Page 23 of Beneath Dark Waters


Font Size:  

“Thank you for telling me,” he murmured.

Her smile was tired. “Are we going to look for them now?”

“Of course.” Another lie. They were going back to his camp, but she wasn’t drunk enough to sleep through the trip. He needed her passed out and couldn’t risk her waking up at any point along the way. “We know a few more places he could be hiding. We made some coffee for the road. Ed?”

Ed handed a travel mug over the seat. “Here’s yours, Dianne. I made it just like you like it. Three creams, two sugars.”

And a couple of sleeping pills.

“Thank you,” Dianne murmured. “That was nice of you, Ed.”

“No problem,” Ed said, then handed another travel mug over the seat, this one sedative free. “Corey, here’s yours.”

The three of them sipped in silence, Ed driving in circles until Dianne’s blinks grew heavy. “I’m so tired,” she said, slurring her words.

Corey took the cup from her hand and unbuckled her seat belt. “Then sleep. We’ll be there before you know it.” He waited until Dianne was snoring softly, curled up with her head on his thigh. “She’ll sleep for a few hours. At least until we’ve got her safely stowed in my quarters.”

“Tell Bobby our ETA so he can move Rick and Jace into the comm room,” Ed suggested. “We don’t want her seeing them in case she wakes up.”

Their communication room was a man cave with leather sofas, an eighty-five-inch flat-screen, a very strong Wi-Fi signal, and doors that locked securely so that no one could break in and snoop. Because it was also where Corey and his team conducted their dirty business—the planning, the surveillance, and the execution.

Meaning, sometimes they executed people there, then dumped the bodies into the water for the gators if the client never wanted the body found.

Others, like their current client Trevor Doyle, wanted to avoid any suspicion of witness tampering. So that was exactly what they would provide. They’d even set someone else up to take the blame, so Doyle would walk away a free man.

Corey fished his burner phone from his pocket and dialed Bobby, putting him on speaker.

“It’s about time,” Bobby grumbled. “I saw the interview. You did good, boy. Especially there at the end. That reporter hit low, asking about your no-good daddy.”

Corey and Bobby had been friends since they were kids, and Bobby knew how much Corey hated his father. How hard he’d worked never to become a loser like his father had been. “I agree. Feldman’s a real bitch. Look, we’re an hour and a half from the camp. Can you have the assholes moved to the comm room before we get there?”

“Sure. But why? I thought we were keeping them out of there.”

Corey sighed. “Because we’re bringing Dianne back with us. NOPD’s been snooping around and if they catch her when she’s drunk—”

“Which is always,” Bobby interrupted.

“Yeah, I know,” Corey snapped. “But she’s my alibi. I can’t have her fucking it up. We’ll keep her sedated until it’s safe to take her home.”

“Okay,” Bobby said dubiously. “She could just have an accident and fall down the stairs.
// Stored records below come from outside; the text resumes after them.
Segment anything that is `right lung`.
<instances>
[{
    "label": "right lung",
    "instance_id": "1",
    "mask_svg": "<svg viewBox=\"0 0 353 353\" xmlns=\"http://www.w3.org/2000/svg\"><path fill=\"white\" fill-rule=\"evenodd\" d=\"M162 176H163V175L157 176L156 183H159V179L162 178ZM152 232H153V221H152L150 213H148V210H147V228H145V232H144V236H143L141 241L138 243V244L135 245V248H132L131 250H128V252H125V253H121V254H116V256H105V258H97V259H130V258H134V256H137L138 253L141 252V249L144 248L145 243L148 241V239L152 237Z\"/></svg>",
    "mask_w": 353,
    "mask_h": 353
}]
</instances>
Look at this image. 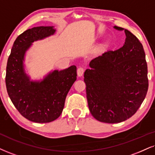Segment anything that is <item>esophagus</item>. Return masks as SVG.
Returning a JSON list of instances; mask_svg holds the SVG:
<instances>
[{"instance_id":"esophagus-1","label":"esophagus","mask_w":155,"mask_h":155,"mask_svg":"<svg viewBox=\"0 0 155 155\" xmlns=\"http://www.w3.org/2000/svg\"><path fill=\"white\" fill-rule=\"evenodd\" d=\"M84 72V69L83 67H79L77 69V74L79 76H81L83 75Z\"/></svg>"}]
</instances>
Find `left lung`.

It happens to drunks every day.”

“No.” Corey drew a sharp breath, sickened at the very thought. “Just no. We’ll keep her quiet, then take her home and convince her that she blacked out and lost a few days. It’s happened before. Anyway,” he said, changing the subject, “have you checked Ed’s social media accounts? How was the interview perceived?”
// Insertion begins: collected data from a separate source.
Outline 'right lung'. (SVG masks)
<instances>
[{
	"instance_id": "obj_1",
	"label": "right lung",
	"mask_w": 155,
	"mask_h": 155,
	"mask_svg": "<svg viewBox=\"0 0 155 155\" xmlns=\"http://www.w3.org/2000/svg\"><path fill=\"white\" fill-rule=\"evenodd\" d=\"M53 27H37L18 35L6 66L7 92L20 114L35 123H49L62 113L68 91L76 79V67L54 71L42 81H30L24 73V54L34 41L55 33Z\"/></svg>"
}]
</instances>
“Pretty much like we hoped,” Bobby reported happily. “That you’re a terrible guardian but everyone understands how hard it is to raise a teenager. And that if he’s fallen in with Sixth Day, his life is already too fucked up to repair. People are remembering how bad they were and how much of the city’s drug trade they controlled. So my pal on the force saved the day with that heads-up about Dewey.”

“I wouldn’t have even begun to guess that they’d think Dewey Talley was the driver,” Corey grumbled. “I didn’t know that Jace had a tattoo.”

“I saw the tat on Jace’s arm myself,” Bobby said. “It’s real.”

Corey frowned. “I believe you. But I also can’t believe the kid found someone to tattoo him without ID. He can’t read or write, but he can convince a tattoo artist to give him ink?”

“Let it go, Corey,” Bobby said with an impatient sigh.

Corey scowled. “At least we’re making it work in our favor.”

“We are. Like I said, it’s working better than we expected. I checked the pro-Doyle subreddit and the dudebros have been very active. One suggested finishing what Rick Gates started so Cardozo would be forced to throw the trial Doyle’s way.”

The Doyle trial had been covered to death in the mainstream media, but they’d found that Doyle’s fans—and Bella’s enemies—were most active in communities on Reddit. They fumed about lying women in general and Bella in particular. A few had been very graphic, suggesting “how awful” it would be if some someone “did to her” what she’d accused an innocent man of doing, “to teach her a lesson.” Most of the comments were couched in “how awful would it be” language to keep the moderators from kicking posters out of the community, but their intent was clear.